Finding phase from group delay

Question

I know that group delay is defined as :

$$\begin{align} \tau(\omega) = grd [H(e^{j\omega})] &=-\frac{d[\arg[H(e^{j\omega})]]}{d\omega}\end{align}$$

But if what is available is group delay itself, is it possible to recover the phase?

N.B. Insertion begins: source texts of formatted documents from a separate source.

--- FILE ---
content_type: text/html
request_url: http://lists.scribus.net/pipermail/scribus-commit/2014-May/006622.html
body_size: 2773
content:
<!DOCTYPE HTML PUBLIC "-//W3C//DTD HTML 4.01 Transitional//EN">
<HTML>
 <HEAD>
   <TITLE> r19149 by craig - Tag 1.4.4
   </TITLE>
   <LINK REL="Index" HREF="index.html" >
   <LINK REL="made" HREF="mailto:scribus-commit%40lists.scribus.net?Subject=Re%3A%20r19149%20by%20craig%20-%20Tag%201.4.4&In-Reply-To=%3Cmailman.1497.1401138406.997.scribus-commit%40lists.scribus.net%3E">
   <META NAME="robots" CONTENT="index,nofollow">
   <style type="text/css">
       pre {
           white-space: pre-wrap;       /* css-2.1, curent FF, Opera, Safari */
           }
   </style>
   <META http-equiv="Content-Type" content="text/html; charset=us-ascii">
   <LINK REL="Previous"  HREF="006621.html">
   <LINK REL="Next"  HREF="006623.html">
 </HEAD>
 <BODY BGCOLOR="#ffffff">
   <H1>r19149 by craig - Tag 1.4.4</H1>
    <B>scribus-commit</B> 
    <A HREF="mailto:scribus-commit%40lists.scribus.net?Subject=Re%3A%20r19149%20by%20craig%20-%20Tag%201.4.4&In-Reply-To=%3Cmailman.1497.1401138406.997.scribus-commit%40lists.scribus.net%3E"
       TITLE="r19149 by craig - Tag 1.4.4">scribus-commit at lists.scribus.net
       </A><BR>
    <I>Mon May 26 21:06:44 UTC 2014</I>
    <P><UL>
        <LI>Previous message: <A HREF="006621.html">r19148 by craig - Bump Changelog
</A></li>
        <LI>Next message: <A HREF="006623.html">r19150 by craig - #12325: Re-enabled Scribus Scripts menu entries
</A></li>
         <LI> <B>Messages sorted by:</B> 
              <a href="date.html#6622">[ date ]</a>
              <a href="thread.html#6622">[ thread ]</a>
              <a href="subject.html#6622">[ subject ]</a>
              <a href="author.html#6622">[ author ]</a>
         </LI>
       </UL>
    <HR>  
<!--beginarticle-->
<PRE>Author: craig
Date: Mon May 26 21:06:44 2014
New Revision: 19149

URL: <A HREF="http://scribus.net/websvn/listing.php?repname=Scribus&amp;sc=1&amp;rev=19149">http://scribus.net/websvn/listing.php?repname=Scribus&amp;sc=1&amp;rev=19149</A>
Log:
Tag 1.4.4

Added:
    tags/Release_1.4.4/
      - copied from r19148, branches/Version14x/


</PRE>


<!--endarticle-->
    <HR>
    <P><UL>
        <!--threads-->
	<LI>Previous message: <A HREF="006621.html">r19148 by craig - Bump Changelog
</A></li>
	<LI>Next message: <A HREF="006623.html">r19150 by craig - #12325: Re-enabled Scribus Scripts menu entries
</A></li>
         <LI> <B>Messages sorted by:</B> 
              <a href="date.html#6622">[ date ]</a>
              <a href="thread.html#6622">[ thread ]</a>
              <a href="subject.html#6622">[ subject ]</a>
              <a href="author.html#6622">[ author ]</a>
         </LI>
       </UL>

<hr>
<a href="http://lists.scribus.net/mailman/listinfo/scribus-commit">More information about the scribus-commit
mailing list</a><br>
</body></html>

According to Discrete-Time Signal Processing 3rd edition by Alan Oppenheim equation 5.86 the expression would look like this:

$$\begin{align} \arg[H(e^{j\omega})] = -\int\limits_{0}^{\omega} \end{align} grd [ H(e^{j\phi})]\, d \phi + \arg[H(e^{j0})] $$

and my doubt is:

Where did the second term $$\arg[H(e^{j0}) ]$$ came from?

Answer 1

Note that if $F(x)$ is an antiderivative of $f(x)$, i.e., if $F'(x)=f(x)$, then from the fundamental theorem of calculus we have

$$\int_a^bf(x)dx=F(b)-F(a)\tag{1}$$

Since the phase $\phi(\omega)$ is an antiderivative of the negative group delay $-\tau(\omega)$ we get from $(1)$

$$-\int_a^b\tau(\Omega)d\Omega=\phi(b)-\phi(a)\tag{2}$$

With $b=\omega$ and $a=0$ we get from $(2)$

$$-\int_0^\omega\tau(\Omega)d\Omega=\phi(\omega)-\phi(0)\tag{3}$$

By adding $\phi(0)$ on both sides of $(3)$ we obtain the given formula:

$$\phi(\omega)=-\int_0^\omega\tau(\Omega)d\Omega+\phi(0)\tag{4}$$

Answer 2

When integrating any expression, there is a constant term that is added. This represents an offset that may exist. For example, if I take the derivative of the function $y=x^2+3$. The derivative $\frac{dy}{dx} = 2x$. If I integrate $\frac{dy}{dx}$, then I end up with the expression $y=x^2+c$, where $c$ is an unknown constant. In your question, $arg[H(e^{j0})]$ is the phase offset at DC. This is the missing constant offset when you integrate the group delay. Without it you, you can only know the phase at some frequency $\omega1$, relative to some other frequency $\omega2$.

I'll see if I can clarify (hopefully not confuse) and answer the comment below. Let's look at a different problem. Let's say I want to integrate velocity $v$ over time to find out my position $p$ on the highway. I started at time 0 and drove for $\omega$ seconds. My position relative to my starting position is $p=\int\limits_{0}^\omega vdt$. The key here is relative to my starting position. If I don't know my position at time 0, I do not know my absolute position. I can tell you I travelled 10 miles, but I don't know where from and therefore where to.

The same is true for integrating the group delay to produce a phase. If we wanted phase offset from DC, the $arg[H(e^{j0})]$ wouldn't be necessary. If we want absolute phase, we must add it.